### [SELECTION]
[Start]

On July 18, 2013, Black Hills Molding responded to Brandom's July 16 letter. Black Hills Molding's response was limited to the six deficiencies Brandom alleged regarding its initial disclosures. Notably, Black Hills Molding claimed that "some" of its disclosed documents were responsive both as initial disclosures and as responses to specific discovery requests. See Docket No. 28-9. In response to Brandom's first alleged initial disclosure deficiency, Black Hills Molding stated that the 534 pages of emails, which it provided to Brandom via email on July 2, 2013, containing correspondence between Black Hills Molding and either Brandom Holdings, LLC or Brandom Southwest, LP, [9] were dual purposed and should be considered both as part of Black Hills Molding's initial disclosures and as responsive to Brandom's specific requests for documents. Id.

In response to Brandom's second alleged initial disclosure deficiency, Black Hills Molding stated that the aforementioned 534 pages of emails "also reflect Holdings and Southwest's purchase of cabinetry components." Id . In response to Brandom's third alleged initial disclosure deficiency, Black Hills Molding provided new invoices from Black Hills Molding to either Brandom Holdings, LLC or Brandom Southwest, LP. Id . (referencing "BH Moldings 542 through 560"). Black Hills Molding also noted "that Tammy's computer contained some of the invoices but those were deleted prior to this litigation beginning." Id . Additionally, Black Hills Molding provided Brandom with a copy of the "Non-circumvention & Sales Agreement." Id.

[End]

### [MATERIAL PROVIDED]

[Start]

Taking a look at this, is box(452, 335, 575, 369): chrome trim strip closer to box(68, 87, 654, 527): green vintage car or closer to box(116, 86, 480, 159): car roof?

[End]

### [JOBS]
A. In the passage on Black Hills Molding's July 18, 2013 response, why did the company say the 534 pages of emails should count both as initial disclosures and as answers to Brandom's specific document requests? Answer in one to three sentences.
B. Continue the passage on Black Hills Molding's discovery response after its final sentence.

### [WRITTEN RESPONSES]
A. Black Hills Molding said the emails were dual purposed, meaning they were responsive both as part of its initial disclosures and to Brandom's specific requests for documents. This matched its broader claim that some of its disclosed documents served both roles.

B.
On July 25, 2013, Brandom filed a motion compelling Black Hills Molding to respond fully and completely to its discovery requests, to make its corporate representative available to be deposed at a mutually agreeable time and location, and seeking the reasonable attorney's fees it incurred in filing its motion to compel. See Docket No. 26. Brandom also sought an order of the court deeming its RFAs to be admitted by Black Hills Molding because those responses were one day late. Id . Shortly thereafter, on August 14, 2013, Black Hills Molding filed a motion resisting Brandom's motion to compel discovery and moving the court to deem its July 3, 2013, responses to the defendant's RFAs as timely. See Docket No. 33.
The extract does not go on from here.